Wolfgang Becker – Good bye, Lenin!

Berlino, 9 novembre 1989: il Muro che ha diviso per 28 anni la capitale tedesca viene abbattuto. È possibile raccontare un evento di simile portata con il sorriso sulle labbra, ma senza perdere di vista il peso storico? Good bye, Lenin! (2003), di Wolfgang Becker, ci è riuscito alla grande.

Facciamo un passo indietro, al 7 ottobre di quell’anno cruciale. Christiane Kerner è madre di due figli: uno di questi, Alex, viene arrestato dalla polizia della Repubblica Federale Tedesca. La donna, fervente sostenitrice del regime sovietico della Repubblica Democratica, ha un infarto e cade in coma. Quando si risveglia, otto mesi più tardi, tutto è cambiato. Nella nuova Berlino, i segni del capitalismo sono ovunque, la vita (il mondo) corre ad una velocità nuova: come può Alex spiegare alla madre questa incredibile rivoluzione? Semplice, non lo fa. Aiutato dalla sua ragazza, Lara, dell’amico antennista ed aspirante regista, Denis, e della (scettica) sorella Ariane, il ragazzo allestisce una messinscena con l’intento di far credere alla madre che la DDR sia ancora in piedi. Giunge persino a montare ad hoc finti servizi giornalistici per Aktuelle Kamera, un’emittente tv ormai scomparsa. Cerca di far finta di nulla insomma, e nel frattempo quasi si convince che quella DDR “ricostruita” ed ucronica sia reale.

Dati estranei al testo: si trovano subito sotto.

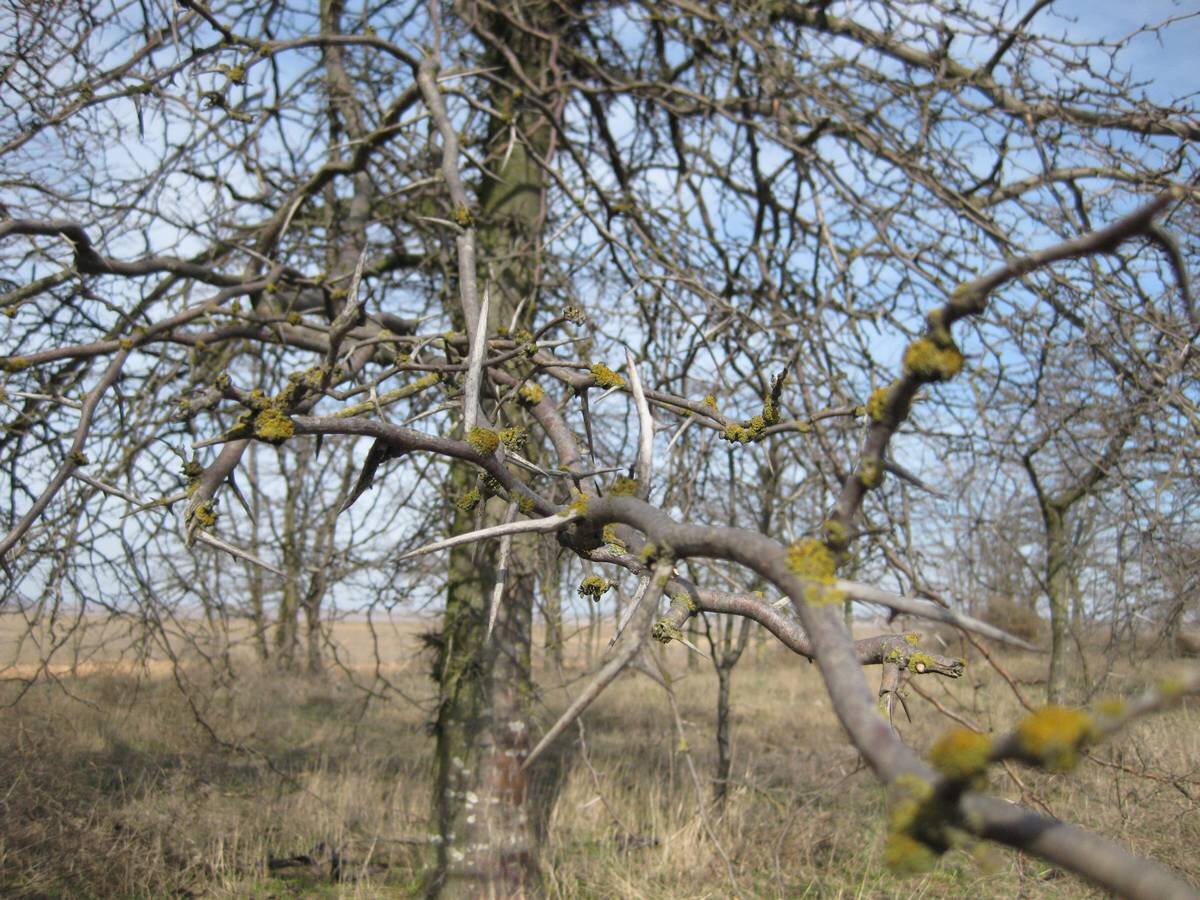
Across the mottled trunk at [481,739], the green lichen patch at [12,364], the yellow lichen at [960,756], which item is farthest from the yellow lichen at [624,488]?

Nel frattempo, Alex riesce anche a ricongiungersi con il padre, fuggito nel 1978 ad Ovest (la madre, all’ultimo, aveva rinunciato a seguirlo per paura). Quando Lara racconta la verità a Christiane, sembra che l’illusione stia per spezzarsi: la donna, tuttavia, sceglie di credere alla “bugia” del figlio, scambiando la riunificazione per una vittoria del socialismo. Si spegne, serena, pochi giorni dopo.

Con Good bye, Lenin!, Becker è riuscito nell’impresa di emozionare e far sorridere con intelligenza, dando voce a quella “ostalgia” (il fenomeno della nostalgia della vita nella DDR) serpeggiante nel tessuto sociale tedesco. In una Berlino che muta pelle, cambia, sconvolta dal “wind of change” (dal nome di una canzone degli Scorpions), si staglia l’appartamento di Christiane, un anacronismo infarcito di simboli del socialismo al tramonto (colbacchi, divise della gioventù comunista, la Vita Cola e via di seguito). La “recita” di Alex aiuta a sopportare il lutto, ma soprattutto è una riflessione sul socialismo come sarebbe potuto essere e, insieme, sulla possibilità che tale ideale possa esistere solo nella dimensione utopica, del sogno. Un film originale, divertente, ma dal retrogusto amaro.